Huracan Temporal range: Late Miocene (Tortonian) to Early Pleistocene (Gelasian), 8–1.8 Ma PreꞒ Ꞓ O S D C P T J K Pg N

Scientific classification
- Kingdom: Animalia
- Phylum: Chordata
- Class: Mammalia
- Infraclass: Placentalia
- Order: Carnivora
- Family: Ursidae
- Tribe: †Agriotheriini
- Genus: †Huracan Jiangzuo et al., 2023
- Type species: †Agriotherium schneideri Sellards, 1916
- Species: †H. borissiaki Lopatin, 2025; †H. coffeyi (Dalquest, 1986); †H?. punjabensis (Lydekker, 1884); †H. qiui Jiangzuo et al., 2023; †H?. roblesi (Morales & Aguirre, 1976); †H. schneideri (Sellards, 1916);

= Huracan (mammal) =

Extinct genus of bears

Huracan is an extinct genus of agriotheriin ailuropodine bear from the Late Miocene to Early Pleistocene. Fossils were found from North America and Eastern Asia. Unlike its modern relative the giant panda (Ailuropoda melanoleuca), which is a bamboo specialist, Huracan was a hypercarnivorous (or omnivorous) genus of bear that had adaptations for cursoriality.

==History==
Specimens of Huracan were originally classified as species of the related genus Agriotherium. Hunt (1998) had noted differences in the structure of the carnassials between Agriotherium schneideri and Old World species of said genus, but lots of similarities between A. schneideri and genus Indarctos. This was further supported in the 2019 publication of A. hendeyi which led the authors of the study to do a comprehensive analysis of agriotheriin specimens to assess their taxonomy. In 2025, a new species of Huracan was discovered in Russia, H. borissiaki.

==Systematics==
When Jiangzuo et al. (2023) computed the phylogenetic analysis, they found Indarctos to be paraphyletic to the clade containing the genera Huracan and Agriotherium.

===Species===
====Huracan schneideri====
The type species, H. schneideri was formally described by Sellards in 1916 from fossil material collected from the Upper Bony Valley, Hardee and Polk counties, Florida, a typical Latest Hemphillian. The main holotype was a mandible (USNM 8838) but additional material of this species has since been collected from this locality and other locations from the southern United States, and parts of Mexico. Differs from other species in the genus of shorter and smaller premolars and molars. A 2019 thesis estimated that this species weighed 510 kg, however a 2024 study found this species to be significantly smaller weighing 378 kg. ^{Including supplementary materials}

====H. coffeyi====
H. coffeyi was described by Dalquest, 1986 on a holotype (MWSU 12147) found from Coffee Ranch in Texas. The holotype specimen is a partial mandible preserving some molar teeth. All specimens of the species were originally classified as those of Agriotherium schneideri, though H. coffeyi differs from H. schneideri in having much larger and longer premolars and molars.

====H. qiui====
H. qiui is a new species described by Jiangzuo et al. (2023). The holotype (HMV 2005) is a nearly complete skull from the Wangjiashan fossil locality. This species differs from H. coffeyi and H. schneideri in not being as hypercarnivorous with more developed anterior premolars and the first and second molars longer. The skull is also much narrower in this species.

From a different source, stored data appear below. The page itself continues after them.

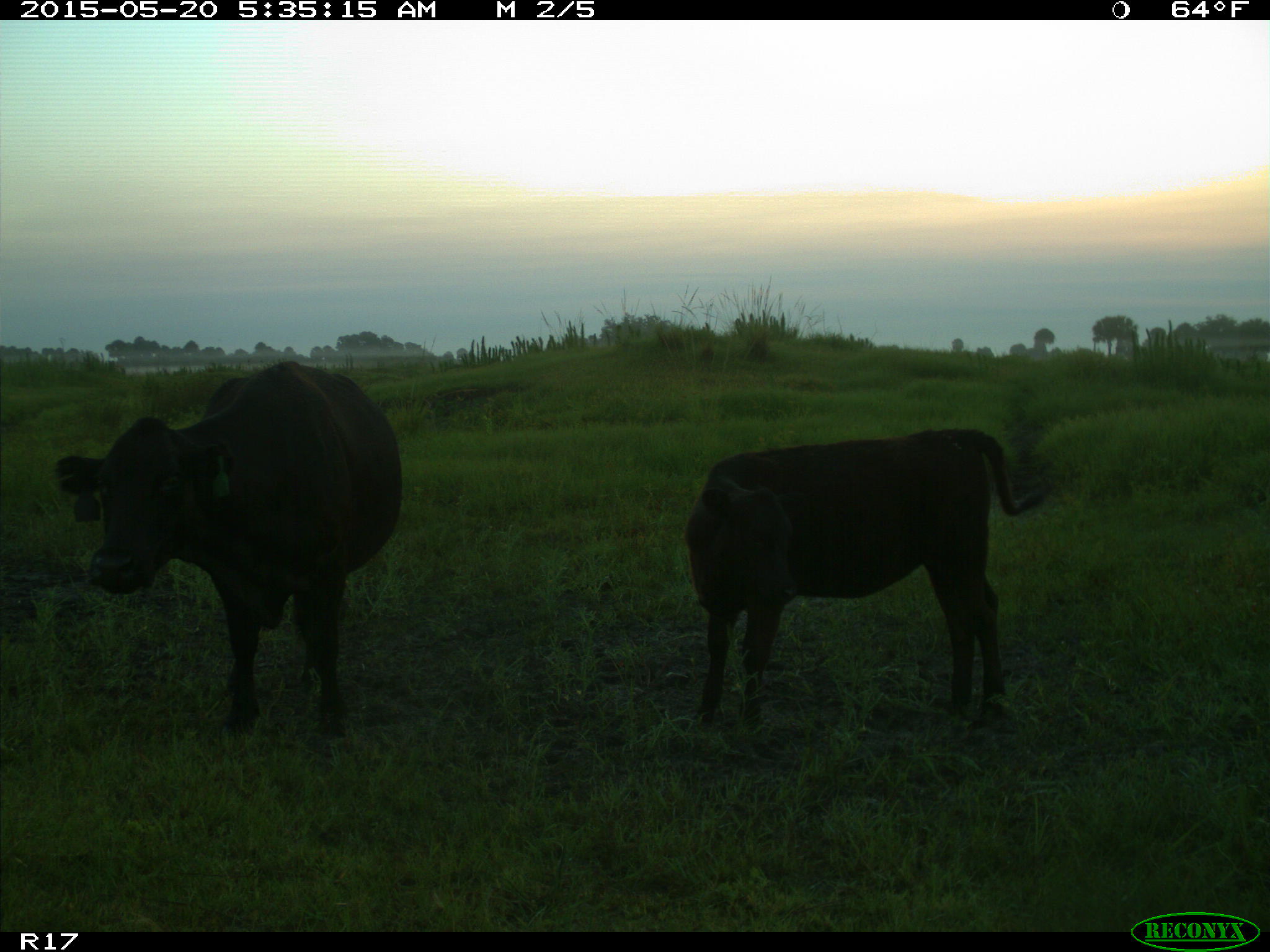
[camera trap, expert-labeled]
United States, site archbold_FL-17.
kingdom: Animalia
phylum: Chordata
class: Mammalia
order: Artiodactyla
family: Bovidae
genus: Bos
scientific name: Bos taurus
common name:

====Other possible species====
Two species of agriotheriin bears, A. roblesi and I. punjabensis might belong to Huracan as well based on overall similarities of their molars. In the case of I. punjabensis is sister to the Agriotherium–Huracan clade.

== Description ==
The short rostrum, resulting in increased out-forces of the jaw-closing muscles (temporalis and masseter), may have been an adaptation for cracking bones with their broad carnassials. Such use of the P4 and m1 teeth is supported by the heavy wear on these teeth in old individuals of Huracan and Arctodus simus (another giant bear). The low relative grinding area of the molars also suggests a carnivorous diet, although the omni-herbivorous spectacled bear also shares this characteristic.

== Paleobiology ==

=== Diet ===
Jiangzou et al. suggested that this genus had a greater adaptation for a carnivorous diet than Indarctos, with isotopic analysis from Yepómera (Chihuahua) suggesting a carnivorous diet based on C_{4} consuming ungulates. Despite this, isotope data from Optima (Oklahoma) suggests that Huracan was possibly omnivorous much like modern bears.